I'm gonna tell you a joke about corona virus...

You have to wait 2 weeks to see if you get it!

Cheap oil, no immigration and no school shootings.

Corona did what Trump promised

Trump lysol joke

President Trump is completely right about coronavirus treatment.

If you eat chloroquine phosphate, drink a pint of Chlorox, shoot-up rubbing alcohol, shove a flashlight up your ass, and crash on a tanning bed, you will never get Covid-19

A girl I'm hitting on just caught the Corona virus

I might have a chance now, as she's lost all her taste...

Corona isn't Trump's fault, Ebola wasn't Obama's, Sars wasn't Bush's

And only a handful of Herpes cases was Clinton's

Corona joke, Corona isn't Trump's fault, Ebola wasn't Obama's, Sars wasn't Bush's

I wish Corona could have started in Las Vegas...

Because what happens in Vegas stays in Vegas

I tried to make a corona virus joke last year.

Nobody laughed at the time, but eventually everyone got it.

I wish the Coronavirus started in Las Vegas

because what happens in Vegas, stays in Vegas.


Beer is good.


After the Great Britain Beer Festival, in London, all the brewery presidents decided to go out for a beer.

The guy from Corona sits down and says, "Hey Senor, I would like the world's best beer, a Corona." The bartender dusts off a bottle from the shelf and gives it to him.

The guy from Budweiser says, "I'd like the best beer in the world, give me 'The King Of Beers', a Budweiser." The bartender gives him one.

The guy from Coors says, "I'd like the only beer made with Rocky Mountain spring water, give me a Coors." He gets it.

The guy from Guinness sits down and says, "Give me a Coke." The bartender is a little taken aback, but gives him what he ordered.

The other brewery presidents look over at him and ask "Why aren't you drinking a Guinness?" and the Guinness president replies, "Well, I figured if you guys aren't drinking beer, neither would I."

If the Coronavirus really isn't about a beer...

Then why do I keep seeing cases of it?

A man walks into a bar and orders a Corona and two hurricanes...

The bartender says that'll be $20.20

America's coronavirus response is a lot like my ex-girlfriend's legs.

They opened up fast for just about anyone, and now everyone who took advantage is suffering from a viral infection.

A bear walks into a bar..

A bear walks into a bar and asks the barman for "One Corona, two margaritas and.........a lemonade". The barman replies "Sure, but why the big pause?". The bear looks down and says "That's the way I am".

Coronavirus has been copying the Black Death

Plaguearism

Boss: "You called in sick yesterday and said you had the Corona virus.

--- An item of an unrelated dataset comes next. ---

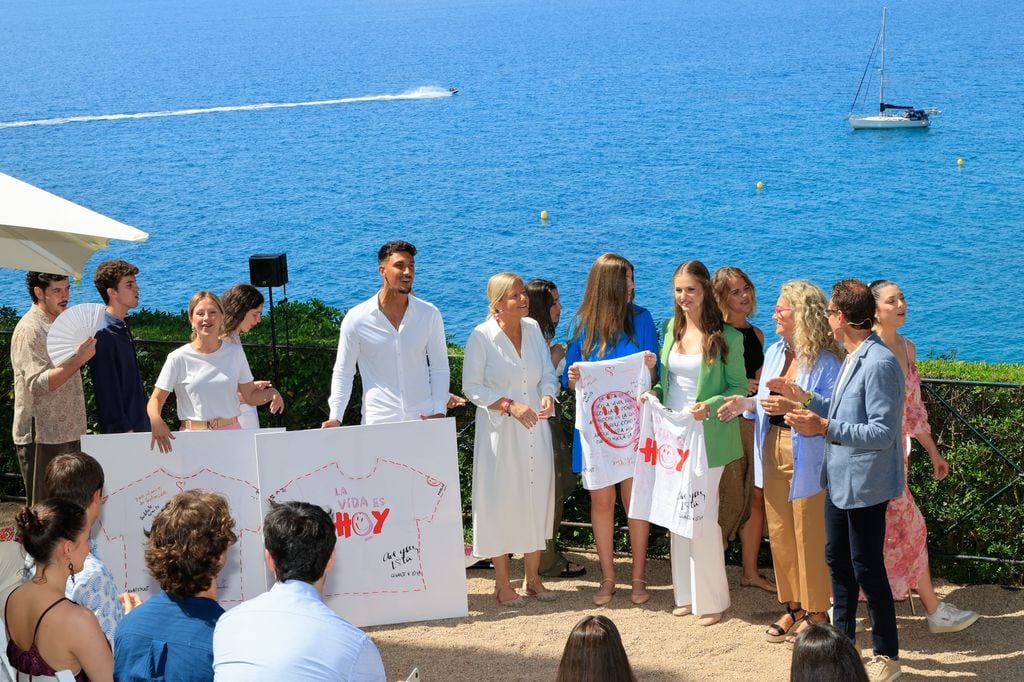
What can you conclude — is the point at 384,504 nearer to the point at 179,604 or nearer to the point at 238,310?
the point at 238,310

You can't be here until you get tested"

Me: "I said I had a case of Corona and I wasn't coming in to work. I never said anything about a virus"

I hope this virus gets cleared up before tick season...

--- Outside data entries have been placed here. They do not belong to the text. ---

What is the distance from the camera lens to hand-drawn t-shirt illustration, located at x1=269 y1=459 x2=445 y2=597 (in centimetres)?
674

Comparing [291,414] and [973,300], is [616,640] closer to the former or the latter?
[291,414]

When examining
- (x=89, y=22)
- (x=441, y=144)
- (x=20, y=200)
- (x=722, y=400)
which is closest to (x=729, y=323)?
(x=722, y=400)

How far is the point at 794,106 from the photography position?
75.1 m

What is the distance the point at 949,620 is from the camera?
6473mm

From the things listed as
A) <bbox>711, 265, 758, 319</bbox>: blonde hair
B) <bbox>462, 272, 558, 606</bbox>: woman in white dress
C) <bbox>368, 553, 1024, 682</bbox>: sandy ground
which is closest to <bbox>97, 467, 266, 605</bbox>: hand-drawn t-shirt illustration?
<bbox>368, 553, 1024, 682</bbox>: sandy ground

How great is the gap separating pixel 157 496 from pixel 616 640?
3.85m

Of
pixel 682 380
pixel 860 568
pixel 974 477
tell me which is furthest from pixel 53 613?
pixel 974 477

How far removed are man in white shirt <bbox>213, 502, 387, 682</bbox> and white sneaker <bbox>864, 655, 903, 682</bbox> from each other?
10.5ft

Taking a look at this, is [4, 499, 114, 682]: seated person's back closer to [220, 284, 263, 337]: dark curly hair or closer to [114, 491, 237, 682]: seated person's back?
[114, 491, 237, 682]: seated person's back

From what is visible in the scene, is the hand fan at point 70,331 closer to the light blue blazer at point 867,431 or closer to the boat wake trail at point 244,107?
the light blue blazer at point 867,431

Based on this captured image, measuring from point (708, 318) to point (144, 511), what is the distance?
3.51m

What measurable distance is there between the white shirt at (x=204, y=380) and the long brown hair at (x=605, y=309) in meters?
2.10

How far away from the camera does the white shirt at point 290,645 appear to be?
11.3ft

Or else we'll have Corona with Lyme

If you ever see a woman drinking a Corona...

...you should ask her out immediately, because you know she'll swallow anything.

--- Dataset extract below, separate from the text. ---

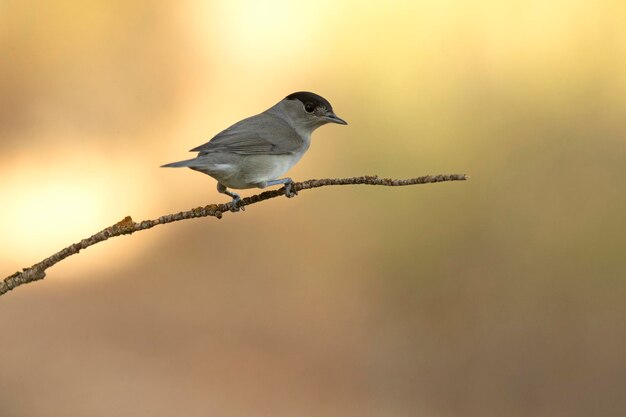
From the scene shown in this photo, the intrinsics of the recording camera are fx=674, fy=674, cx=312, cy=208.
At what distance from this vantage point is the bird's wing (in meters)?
3.23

If coronavirus isn't about beer...

why do I keep seeing cases of it?

The way this year has gone so far

I wouldn't be surprised if the Corona virus vaccine will be available in suppository form only.

Man walks into a bar

Orders a corona and 2 hurricanes.

Bartender says, that'll be $20.20

During the corona virus lockdown I've lost 95kgs

I'm ganna miss the wife and kids

What do guns and corona virus have in common

They were both created in China now every American has one

I'm starting to think Corona Virus is a girlfriend

It explains how I've come in close contact three times, but never got it

The spread of Corona Virus is based on 2 factors:

1. How dense the population is.

2. How dense the population is.

Just think that there are jokes based on truth that can bring down governments, or jokes which make girl laugh. Many of the corona gulps jokes and puns are jokes supposed to be funny, but some can be offensive. When jokes go too far, are mean or racist, we try to silence them and it will be great if you give us feedback every time when a joke become bullying and inappropriate.

We suggest to use only working corona coors piadas for adults and blagues for friends. Some of the dirty witze and dark jokes are funny, but use them with caution in real life. Try to remember funny jokes you've never heard to tell your friends and will make you laugh.